WHAT IS REQUIRED -
Could you copy out every line of the data below word for word, omitting the pictures?

MATERIALS PROVIDED -
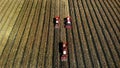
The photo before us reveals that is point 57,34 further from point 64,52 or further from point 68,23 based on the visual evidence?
point 64,52

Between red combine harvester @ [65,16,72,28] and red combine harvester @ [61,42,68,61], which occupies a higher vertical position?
red combine harvester @ [65,16,72,28]

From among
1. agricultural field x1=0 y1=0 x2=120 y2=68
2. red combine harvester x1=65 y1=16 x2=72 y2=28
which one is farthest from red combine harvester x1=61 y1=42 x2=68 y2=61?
red combine harvester x1=65 y1=16 x2=72 y2=28

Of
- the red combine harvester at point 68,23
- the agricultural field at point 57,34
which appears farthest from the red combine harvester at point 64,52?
the red combine harvester at point 68,23

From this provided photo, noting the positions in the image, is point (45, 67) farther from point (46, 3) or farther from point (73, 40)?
point (46, 3)

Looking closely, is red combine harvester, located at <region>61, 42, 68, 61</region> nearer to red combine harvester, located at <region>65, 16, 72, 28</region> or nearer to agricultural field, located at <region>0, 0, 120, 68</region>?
agricultural field, located at <region>0, 0, 120, 68</region>

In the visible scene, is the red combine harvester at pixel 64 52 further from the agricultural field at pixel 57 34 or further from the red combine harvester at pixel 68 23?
the red combine harvester at pixel 68 23

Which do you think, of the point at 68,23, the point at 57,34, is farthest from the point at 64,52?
the point at 68,23

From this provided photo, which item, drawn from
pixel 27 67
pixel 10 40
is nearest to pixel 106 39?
pixel 27 67

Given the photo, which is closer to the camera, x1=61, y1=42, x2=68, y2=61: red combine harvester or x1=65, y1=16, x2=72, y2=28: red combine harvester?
x1=61, y1=42, x2=68, y2=61: red combine harvester

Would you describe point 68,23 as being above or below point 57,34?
above
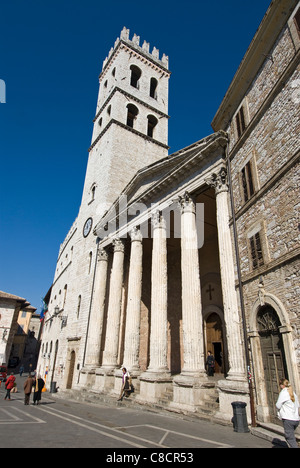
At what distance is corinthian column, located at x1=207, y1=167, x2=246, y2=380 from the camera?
352 inches

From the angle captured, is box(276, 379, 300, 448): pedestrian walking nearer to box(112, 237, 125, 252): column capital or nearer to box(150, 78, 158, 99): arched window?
box(112, 237, 125, 252): column capital

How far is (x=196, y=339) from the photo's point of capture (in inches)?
418

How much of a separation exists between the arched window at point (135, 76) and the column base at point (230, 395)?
28.2m

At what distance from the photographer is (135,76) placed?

EXERCISE ANSWER -
The photo before us reveals that is point 57,34 further from point 64,52 or further from point 68,23 based on the visual evidence?
point 64,52

Between red combine harvester @ [65,16,72,28] and red combine harvester @ [61,42,68,61], which occupies a higher vertical position?
red combine harvester @ [65,16,72,28]

From among
1. agricultural field x1=0 y1=0 x2=120 y2=68
2. red combine harvester x1=65 y1=16 x2=72 y2=28
which one is farthest from red combine harvester x1=61 y1=42 x2=68 y2=61?
red combine harvester x1=65 y1=16 x2=72 y2=28

Of
- the red combine harvester at point 68,23
- the agricultural field at point 57,34
which appears farthest from the red combine harvester at point 64,52?
the red combine harvester at point 68,23

From this provided photo, noting the positions in the image, is point (45, 67) farther from point (46, 3) or farther from point (73, 40)?
point (46, 3)

Looking closely, is red combine harvester, located at <region>61, 42, 68, 61</region> nearer to red combine harvester, located at <region>65, 16, 72, 28</region> or nearer to agricultural field, located at <region>0, 0, 120, 68</region>?
agricultural field, located at <region>0, 0, 120, 68</region>

In the visible scene, is the red combine harvester at pixel 64 52 further from the agricultural field at pixel 57 34 or further from the red combine harvester at pixel 68 23?
the red combine harvester at pixel 68 23

Which do you think, of the point at 68,23, the point at 57,34, is farthest from the point at 64,52?
the point at 68,23

From this provided photo, which item, drawn from
pixel 27 67
pixel 10 40
is nearest to pixel 106 39?
pixel 27 67

Given the photo, which is closer to the camera, x1=61, y1=42, x2=68, y2=61: red combine harvester or x1=65, y1=16, x2=72, y2=28: red combine harvester?
x1=61, y1=42, x2=68, y2=61: red combine harvester

Would you describe point 68,23 as being above or below point 57,34?
above
At what distance is corinthian column, located at x1=207, y1=167, x2=246, y2=380 from the camera?
352 inches

From the angle captured, is box(276, 379, 300, 448): pedestrian walking nearer to box(112, 237, 125, 252): column capital or nearer to box(150, 78, 158, 99): arched window?
box(112, 237, 125, 252): column capital

How far is (x=196, y=339) from the photo's point of capture (in inches)?
418

How much of a separation exists between the arched window at point (135, 76) and the column base at point (230, 395)?
28.2m

At what distance from the photographer is (135,76) placed?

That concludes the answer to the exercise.